Francis will travel “soon” to the island with Ecumenical Patriarch Bartholomeos, the spiritual leader of the Orthodox Church, the patriarchate said on its website Wednesday. The aim, it said, was to encourage the refugees there and inspire “the proper response to the critical refugee situation.’
Greek Prime Minister Alexis Tsipras will accompany the religious leaders, according to a Greek government official who spoke on condition of anonymity as the trip hasn’t been officially announced by the Vatican.
Father Federico Lombardi, the pope’s spokesman, said in an e-mailed statement that the visit was “possible,” adding decisions on the date and the destination had not yet been taken.
The visit, once confirmed, will come days after migrants to Greece started being sent back to Turkey under a European Union agreement that has been criticized by the Vatican and denounced by human rights groups as impractical and legally suspect.
Lesbos has become a repository for migrants seeking a better life in the EU: there were 3,560 refugees on the island as of Wednesday morning with more arriving each day, according to a daily tally issued by the Greek authorities.
A Vatican official who asked not to be named because he was not authorized to comment publicly said that migration was clearly a theme to which the Argentine-born Pope -- the son of an Italian immigrant -- wants to continue to draw attention.

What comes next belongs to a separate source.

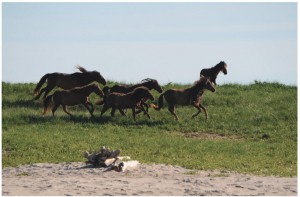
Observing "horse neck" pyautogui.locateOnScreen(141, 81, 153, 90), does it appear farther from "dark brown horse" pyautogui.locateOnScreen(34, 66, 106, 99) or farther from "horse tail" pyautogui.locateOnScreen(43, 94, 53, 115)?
"horse tail" pyautogui.locateOnScreen(43, 94, 53, 115)

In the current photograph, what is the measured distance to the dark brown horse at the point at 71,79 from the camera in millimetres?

Such a visit was a very delicate diplomatic dance, the official said, given the involvement of Greece, Turkey and the Orthodox Church. Asked what the Pope was likely to say about European leaders’ response to the crisis, the official said Francis would no doubt signal he was unhappy with it.

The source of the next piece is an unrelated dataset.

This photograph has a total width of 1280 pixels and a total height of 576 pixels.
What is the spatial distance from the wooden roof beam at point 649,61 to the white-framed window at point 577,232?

“Popes generally aren’t in the business of criticizing individual countries but everything Francis says and does in Greece will be an implicit criticism of political failure,” papal biographer Austen Ivereigh said in a telephone interview. “He wants to persuade the world to look at the issue as a humanitarian crisis rather than an immigration issue.”
Soon after his election in March 2013, Francis chose the island of Lampedusa south of Sicily -- point of arrival for many migrants crossing the central Mediterranean -- for his first trip outside Rome.

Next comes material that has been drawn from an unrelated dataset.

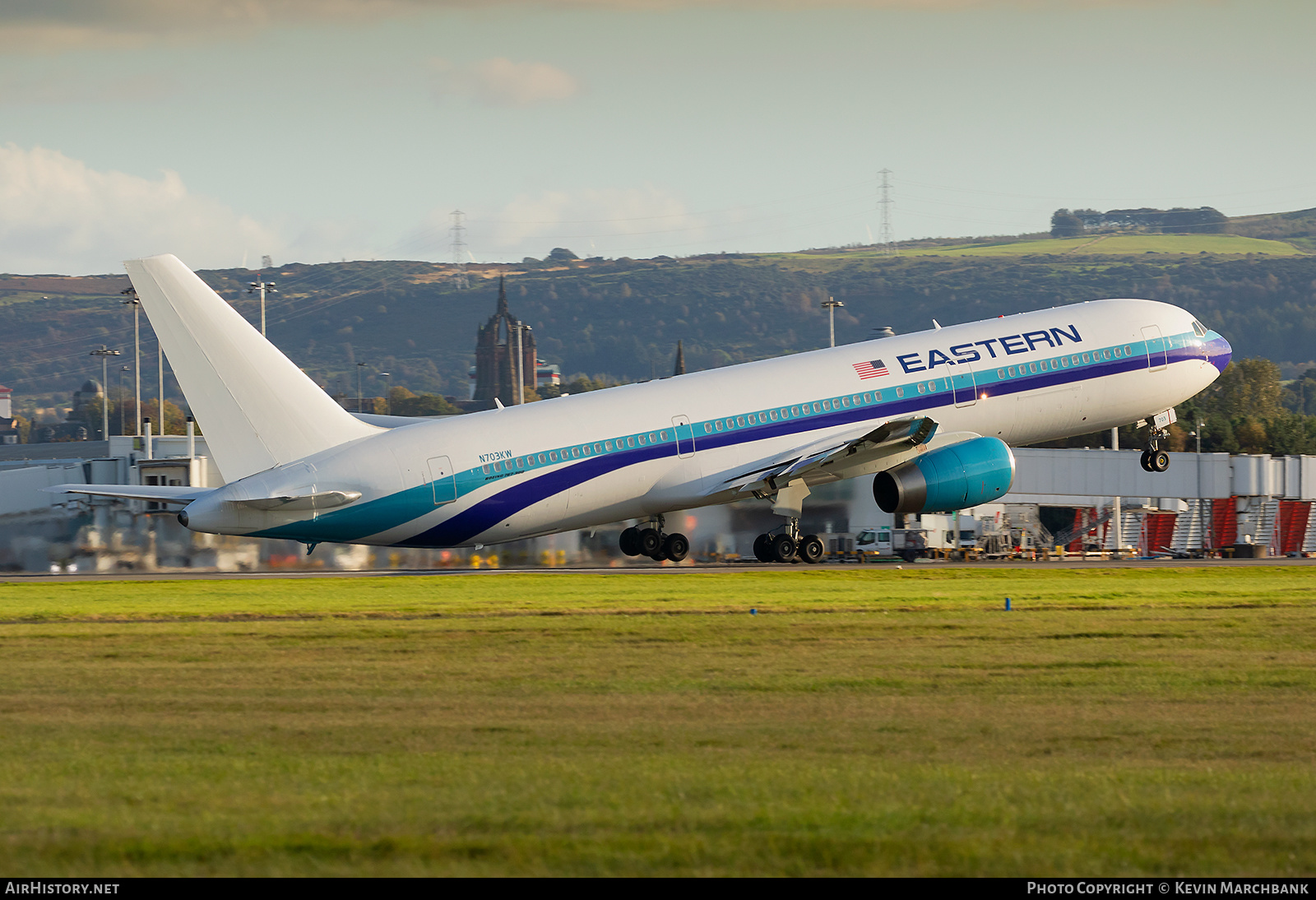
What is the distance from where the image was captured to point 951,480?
41219mm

Francis has clashed with Republican presidential candidate Donald Trump over migration, saying someone like Trump “who thinks only about building walls, wherever it is, and not of building bridges, is not Christian.” Trump branded the Pope’s comment “disgraceful.”
The Vatican has made no secret of its hostility to the EU deal to send migrants back to Turkey from Greece that came into operation Monday.
Cardinal Antonio Maria Veglio, who heads the pontifical council for migrants, said in an interview with Vatican Radio that the migrants concerned “are people, not goods.”
“It’s refusing these people the right to emigrate: they want, for example, to go to Germany and they find themselves in Turkey,” Veglio said. “And with what guarantees?”